Later, when I began to do readings and signings for South of Little Rock, I was often asked the same question. I always gave a version of that answer. Frequently, one or more attendees would then ask something on the order of, “That’s true, and it’s been going on for decades, even centuries. So, given its pervasiveness, and given that there have already been so many hundreds of books—novels and histories, plus political, sociological, and economic studies—written about it, what good do you think one more book is going to do?”
Among other things, my reply always included a version of what I wrote in the blog post, “If the story of how the imaginary citizens of the fictional town of Unionville . . . wrestle with issues of race and civil rights encourages even a handful more individuals to respect those who are different from them and to stand up against prejudice and its more dangerous form, bigotry, then the book will have been well worth the effort that went into it.”
A year later, after South of Little Rock had received four independent publishing awards for regional and social issues fiction, I penned another blog post about why I wrote the book. In that post, I noted calls that historians and writers such as Suzanne W. Jones and Ralph Ellison had made for still more books dealing with prejudice, bigotry, and discrimination.
A host of writers from diverse backgrounds continue to write about these evils, and about not only the need to address them, but also about things each of us can do to help. Soon, I will be bringing out a second novel on racial discrimination in the South in the 1950s. Titled Found in Pieces, it is dedicated to the ideal of truth, honesty, and integrity in journalism and is relevant to today. As I worked on it over the last year, I hoped that in at least some small way, it, too, might help encourage change.

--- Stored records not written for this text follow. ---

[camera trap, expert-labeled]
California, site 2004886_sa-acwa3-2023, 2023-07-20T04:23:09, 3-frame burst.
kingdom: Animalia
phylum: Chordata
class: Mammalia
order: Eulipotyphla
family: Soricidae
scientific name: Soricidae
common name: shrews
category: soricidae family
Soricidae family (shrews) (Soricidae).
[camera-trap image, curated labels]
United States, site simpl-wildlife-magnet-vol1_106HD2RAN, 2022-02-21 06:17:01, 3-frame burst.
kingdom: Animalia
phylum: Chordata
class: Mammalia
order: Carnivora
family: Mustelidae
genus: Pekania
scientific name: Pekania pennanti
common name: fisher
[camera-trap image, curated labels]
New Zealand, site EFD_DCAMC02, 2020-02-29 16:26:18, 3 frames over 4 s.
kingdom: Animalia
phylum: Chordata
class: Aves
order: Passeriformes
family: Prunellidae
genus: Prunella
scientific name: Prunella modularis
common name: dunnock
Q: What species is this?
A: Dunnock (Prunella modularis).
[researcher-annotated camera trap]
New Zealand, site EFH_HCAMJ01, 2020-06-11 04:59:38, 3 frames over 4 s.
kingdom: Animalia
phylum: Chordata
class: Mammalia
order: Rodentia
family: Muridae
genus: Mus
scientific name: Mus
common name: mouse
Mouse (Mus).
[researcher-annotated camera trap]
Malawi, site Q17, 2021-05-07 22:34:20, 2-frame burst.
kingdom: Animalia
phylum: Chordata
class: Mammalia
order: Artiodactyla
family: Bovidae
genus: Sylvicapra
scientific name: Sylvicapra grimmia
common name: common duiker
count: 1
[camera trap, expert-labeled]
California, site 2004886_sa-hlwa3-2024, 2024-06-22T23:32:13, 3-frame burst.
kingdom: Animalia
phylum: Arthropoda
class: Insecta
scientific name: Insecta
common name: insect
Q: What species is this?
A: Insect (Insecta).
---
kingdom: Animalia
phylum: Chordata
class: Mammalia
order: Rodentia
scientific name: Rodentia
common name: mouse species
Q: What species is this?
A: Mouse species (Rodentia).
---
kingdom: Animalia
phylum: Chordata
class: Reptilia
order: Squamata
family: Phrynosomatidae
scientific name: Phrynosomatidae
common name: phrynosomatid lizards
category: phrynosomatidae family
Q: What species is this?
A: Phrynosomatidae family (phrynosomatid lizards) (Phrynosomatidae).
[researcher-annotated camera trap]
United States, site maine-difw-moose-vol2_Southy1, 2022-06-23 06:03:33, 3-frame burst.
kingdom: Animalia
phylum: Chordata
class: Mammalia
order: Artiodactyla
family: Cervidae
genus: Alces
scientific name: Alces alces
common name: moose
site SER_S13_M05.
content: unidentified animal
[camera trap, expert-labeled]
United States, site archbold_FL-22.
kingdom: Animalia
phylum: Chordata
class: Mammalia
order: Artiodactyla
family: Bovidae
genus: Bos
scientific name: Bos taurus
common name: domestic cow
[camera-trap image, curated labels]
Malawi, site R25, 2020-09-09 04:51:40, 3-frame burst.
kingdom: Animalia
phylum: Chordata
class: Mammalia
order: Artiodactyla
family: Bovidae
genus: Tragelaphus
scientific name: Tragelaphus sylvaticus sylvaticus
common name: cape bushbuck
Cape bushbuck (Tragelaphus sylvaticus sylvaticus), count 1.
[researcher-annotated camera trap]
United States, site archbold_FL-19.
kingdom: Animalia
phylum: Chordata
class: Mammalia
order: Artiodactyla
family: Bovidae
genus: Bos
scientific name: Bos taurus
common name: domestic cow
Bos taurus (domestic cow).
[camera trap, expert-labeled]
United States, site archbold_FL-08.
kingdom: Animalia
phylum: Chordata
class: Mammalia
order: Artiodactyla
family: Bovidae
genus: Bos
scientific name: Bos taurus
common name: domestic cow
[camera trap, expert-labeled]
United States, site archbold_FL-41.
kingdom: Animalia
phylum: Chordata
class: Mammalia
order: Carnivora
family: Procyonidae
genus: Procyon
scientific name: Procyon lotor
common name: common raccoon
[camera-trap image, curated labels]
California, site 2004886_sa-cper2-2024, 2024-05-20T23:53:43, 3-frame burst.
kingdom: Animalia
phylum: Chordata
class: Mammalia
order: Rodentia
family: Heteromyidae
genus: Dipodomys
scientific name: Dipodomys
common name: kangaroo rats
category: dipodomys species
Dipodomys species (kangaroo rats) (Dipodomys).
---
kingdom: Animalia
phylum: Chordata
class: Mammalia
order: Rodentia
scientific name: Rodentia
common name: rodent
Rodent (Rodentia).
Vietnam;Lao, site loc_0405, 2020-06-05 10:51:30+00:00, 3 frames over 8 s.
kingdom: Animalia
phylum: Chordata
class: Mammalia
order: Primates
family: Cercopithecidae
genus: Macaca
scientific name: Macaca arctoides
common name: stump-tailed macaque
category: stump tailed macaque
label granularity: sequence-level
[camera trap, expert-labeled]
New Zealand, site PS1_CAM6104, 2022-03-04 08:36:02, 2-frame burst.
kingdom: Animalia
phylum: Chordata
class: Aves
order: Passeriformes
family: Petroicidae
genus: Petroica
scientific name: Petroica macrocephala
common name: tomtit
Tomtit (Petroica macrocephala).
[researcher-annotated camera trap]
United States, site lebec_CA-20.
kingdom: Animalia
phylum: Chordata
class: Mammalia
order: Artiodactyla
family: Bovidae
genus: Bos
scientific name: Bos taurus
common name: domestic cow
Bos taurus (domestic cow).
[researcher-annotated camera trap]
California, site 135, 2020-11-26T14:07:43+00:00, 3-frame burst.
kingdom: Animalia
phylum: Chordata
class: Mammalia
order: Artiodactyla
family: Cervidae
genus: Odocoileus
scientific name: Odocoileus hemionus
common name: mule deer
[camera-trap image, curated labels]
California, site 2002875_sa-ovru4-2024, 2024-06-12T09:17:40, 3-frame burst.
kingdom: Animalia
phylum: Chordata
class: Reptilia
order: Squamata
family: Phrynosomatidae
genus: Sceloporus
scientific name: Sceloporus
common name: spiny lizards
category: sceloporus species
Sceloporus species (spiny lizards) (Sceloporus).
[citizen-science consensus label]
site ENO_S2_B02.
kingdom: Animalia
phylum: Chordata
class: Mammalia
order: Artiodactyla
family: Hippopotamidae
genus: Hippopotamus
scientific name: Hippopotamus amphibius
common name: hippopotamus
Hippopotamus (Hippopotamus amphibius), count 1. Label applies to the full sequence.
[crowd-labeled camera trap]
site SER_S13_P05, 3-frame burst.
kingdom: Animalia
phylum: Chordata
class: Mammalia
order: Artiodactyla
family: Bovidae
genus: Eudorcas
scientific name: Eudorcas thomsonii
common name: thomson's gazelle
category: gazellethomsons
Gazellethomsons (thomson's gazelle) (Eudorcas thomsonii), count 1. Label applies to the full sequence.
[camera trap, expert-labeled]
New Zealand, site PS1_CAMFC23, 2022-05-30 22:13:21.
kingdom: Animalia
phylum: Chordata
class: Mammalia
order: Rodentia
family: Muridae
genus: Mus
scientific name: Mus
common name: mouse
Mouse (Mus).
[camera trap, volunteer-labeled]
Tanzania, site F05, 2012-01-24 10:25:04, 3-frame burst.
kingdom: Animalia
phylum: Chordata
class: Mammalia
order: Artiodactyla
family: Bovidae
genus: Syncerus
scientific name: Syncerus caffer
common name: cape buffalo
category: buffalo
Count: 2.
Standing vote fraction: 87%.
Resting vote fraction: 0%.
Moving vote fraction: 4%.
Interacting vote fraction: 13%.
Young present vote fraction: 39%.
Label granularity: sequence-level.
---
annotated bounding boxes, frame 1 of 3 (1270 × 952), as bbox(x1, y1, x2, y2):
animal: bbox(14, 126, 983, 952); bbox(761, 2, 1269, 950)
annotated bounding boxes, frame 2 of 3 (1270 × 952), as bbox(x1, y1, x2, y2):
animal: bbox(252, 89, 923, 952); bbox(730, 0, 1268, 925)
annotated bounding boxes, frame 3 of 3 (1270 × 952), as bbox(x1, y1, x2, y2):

Anytime an author is about to bring out a new book, he or she is excited to see it in print, eager to make it available for people to read, hopeful that it will be well received, and anxious to see reviews. This time for me, however, that normal anticipation is dimmed by heightened sadness over the issues the book is intended to help resolve. The outpourings of racial hatred and of real-life stories of fear and despair currently playing out in lives, homes, streets, and seats of government across America highlight anew the enormity of the underlying issues and the task of overcoming them. These should distress every caring citizen.
I am going ahead with the publication of Found in Pieces, but despite all the thought, work, and good intentions that have gone into it, and despite my hope that those who read it will find in it both enjoyment and inspiration, it seems to me at the moment less important than the efforts that so many tens of thousands of caring individuals are undertaking to make their cries for change heard by showing up, speaking up, and demonstrating in streets all across the country. They are doing so in spite of efforts by less-well-intended individuals to disrupt and discredit their efforts for their own various selfish and often hateful reasons. Those who are advocating for change deserve the admiration, thanks, and support of all Americans.
There are some encouraging signs that in this new round of nationwide calls for reform and greater social justice we will see additional progress. Let us hope that this time it will be neither incremental nor short-lived, but that it will be systemic and lasting.